Set task 1
In the profile of Susan, what reasons does the text give for her return to the classroom? Answer in one to three sentences.

Source text
━━━━━━━━━━━━━━━━━━━━

She was born, as she tells me, “liking to go where I was not supposed to go. In high school I ran cross-country with the boys. I took Industrial Arts classes. I applied to the Air Force Academy. I prepared myself for adventures. I am insatiably curious.” She has quenched this curiosity through travel. She moved to Rome, lived for a few years, and completely immersed herself in the language and culture. During her travels alone through Tunisia, she was invited to have a meal in the home of a poor girl and her mother, who hosted her with foods that honored her presence. All that these women asked in return was for a Western history book to be sent to them. (They had been denied access to learning about areas outside of their own, and they knew there was more to know.) She has traveled to Cuba, all across Europe, most of Southeast Asia, and across the deserts of the United States and Africa.Through her travels she has discovered universal truths: that we are more alike than different, that people are more generous than we give them credit for being, and that if we can simply be quiet for a moment and put our screens down, we will be able to hear the creative voice that flows through and connects all of us.

Now, Susan is on a new journey via an old path. For thirty-two years, she taught in public and private schools. She experienced the highs and the lows of being an educator, and the lows finally convinced her to retire from teaching. She painted, organized small travel groups to Italy, and did not see herself ever going back into the classroom.

That is, until she received a phone call from Mike Simpson, creator of and administrator at the new The Stone Independent School, located on Lime Street in downtown Lancaster. “Mike caught me at the right time,” she says. “We had worked well together [at another private school in area] and I can completely be myself.” Now, she finds herself back in the classroom, seeing it as another risk taking opportunity and a chance to grow, as this time the school insists on, “being a holistic form of education, where we will take risks and feel supported.” She describes the class she is currently teaching with another member of the Stone School staff—a math teacher—called Art and Commerce. Asking: how does art influence business and vice versa?

━━━━━━━━━━━━━━━━━━━━

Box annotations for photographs

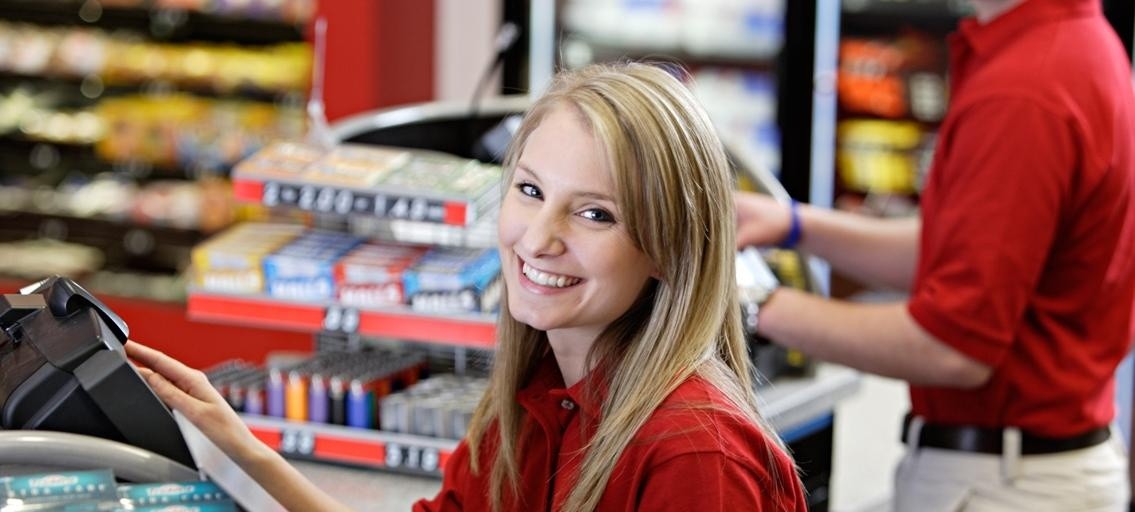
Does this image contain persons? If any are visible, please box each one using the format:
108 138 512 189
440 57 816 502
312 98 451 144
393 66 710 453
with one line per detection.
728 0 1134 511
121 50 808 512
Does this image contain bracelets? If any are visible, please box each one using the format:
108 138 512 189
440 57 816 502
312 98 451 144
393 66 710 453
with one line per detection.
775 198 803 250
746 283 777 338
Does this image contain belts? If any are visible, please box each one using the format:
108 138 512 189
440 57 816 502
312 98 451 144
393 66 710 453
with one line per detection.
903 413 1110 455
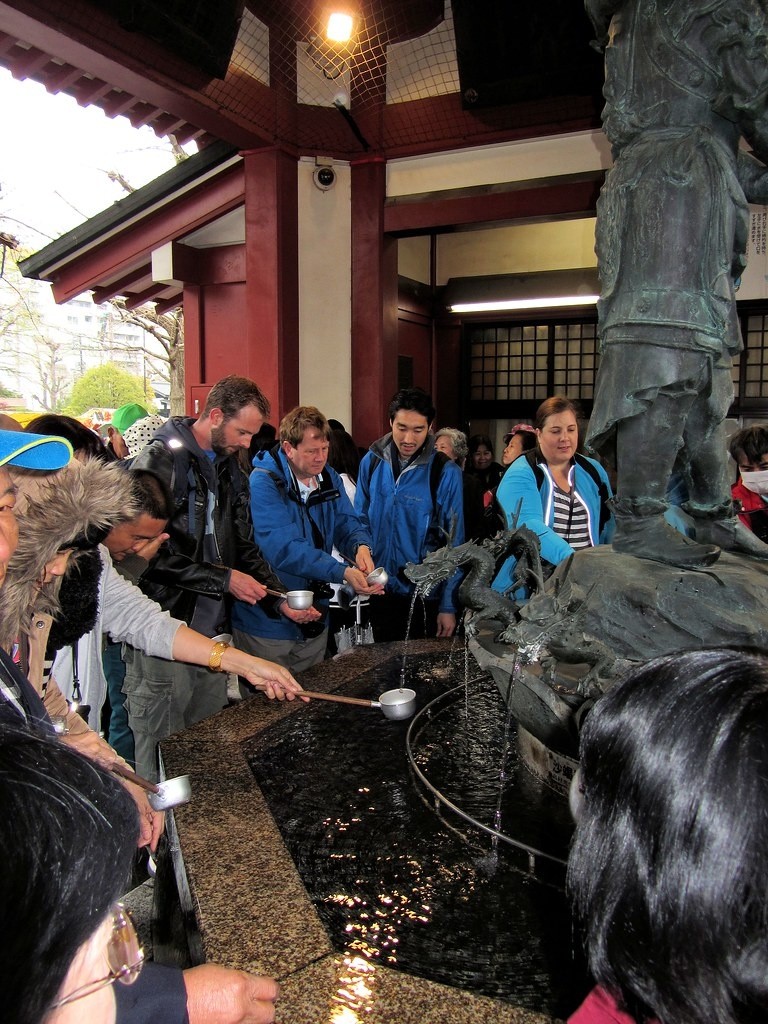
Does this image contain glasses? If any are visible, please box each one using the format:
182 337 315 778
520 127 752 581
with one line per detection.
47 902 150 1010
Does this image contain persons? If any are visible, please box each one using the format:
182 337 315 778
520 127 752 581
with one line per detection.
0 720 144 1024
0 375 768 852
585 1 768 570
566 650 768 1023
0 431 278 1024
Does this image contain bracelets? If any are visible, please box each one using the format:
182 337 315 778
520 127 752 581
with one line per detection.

━━━━━━━━━━━━━━━━━━━━

Set task 2
Copy the records word for word, starting at the first line of the records and ending at the line that contains "746 283 777 338". Omit the pictures.

Full response 1
Mike Simpson called her at the right time: the two had worked well together at another private school in the area, and with him she can completely be herself. She also sees teaching at the school as a risk-taking opportunity and a chance to grow, because the school insists on a holistic form of education where people take risks and feel supported.

Full response 2
Does this image contain persons? If any are visible, please box each one using the format:
108 138 512 189
440 57 816 502
312 98 451 144
393 66 710 453
with one line per detection.
728 0 1134 511
121 50 808 512
Does this image contain bracelets? If any are visible, please box each one using the format:
108 138 512 189
440 57 816 502
312 98 451 144
393 66 710 453
with one line per detection.
775 198 803 250
746 283 777 338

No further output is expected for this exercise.